EXERCISE GOAL:
Rewrite the lines from the one containing "Do (x=152, y=197)" through the last line as a Markdown table with the columns Row and Line, omitting any blank lines.

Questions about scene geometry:
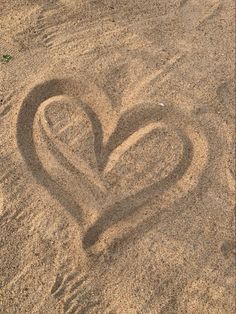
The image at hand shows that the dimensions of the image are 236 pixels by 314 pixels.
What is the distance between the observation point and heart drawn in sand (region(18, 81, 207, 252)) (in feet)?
10.1

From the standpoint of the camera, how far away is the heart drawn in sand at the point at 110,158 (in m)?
3.09

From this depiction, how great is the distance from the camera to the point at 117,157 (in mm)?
3223

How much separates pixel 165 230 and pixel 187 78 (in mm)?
1066

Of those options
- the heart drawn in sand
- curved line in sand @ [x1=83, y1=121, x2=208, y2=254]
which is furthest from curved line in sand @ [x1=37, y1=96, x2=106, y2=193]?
curved line in sand @ [x1=83, y1=121, x2=208, y2=254]

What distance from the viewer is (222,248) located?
311cm

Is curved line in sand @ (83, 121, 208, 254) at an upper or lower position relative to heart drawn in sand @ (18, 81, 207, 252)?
lower

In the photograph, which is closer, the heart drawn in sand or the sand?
the sand

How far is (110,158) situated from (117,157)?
44 millimetres

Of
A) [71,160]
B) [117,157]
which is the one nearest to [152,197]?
[117,157]

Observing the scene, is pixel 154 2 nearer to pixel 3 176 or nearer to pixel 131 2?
pixel 131 2

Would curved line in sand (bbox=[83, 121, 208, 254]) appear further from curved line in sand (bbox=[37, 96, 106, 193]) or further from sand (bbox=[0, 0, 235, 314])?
curved line in sand (bbox=[37, 96, 106, 193])

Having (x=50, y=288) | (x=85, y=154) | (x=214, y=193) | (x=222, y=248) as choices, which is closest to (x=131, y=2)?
(x=85, y=154)

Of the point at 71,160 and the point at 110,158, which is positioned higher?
the point at 71,160

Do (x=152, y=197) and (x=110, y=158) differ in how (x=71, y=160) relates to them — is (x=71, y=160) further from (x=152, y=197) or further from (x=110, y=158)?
(x=152, y=197)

ANSWER TO THE EXERCISE:
| Row | Line |
|---|---|
| 1 | Do (x=152, y=197) and (x=110, y=158) differ in how (x=71, y=160) relates to them — is (x=71, y=160) further from (x=152, y=197) or further from (x=110, y=158)? |
| 2 | (x=152, y=197) |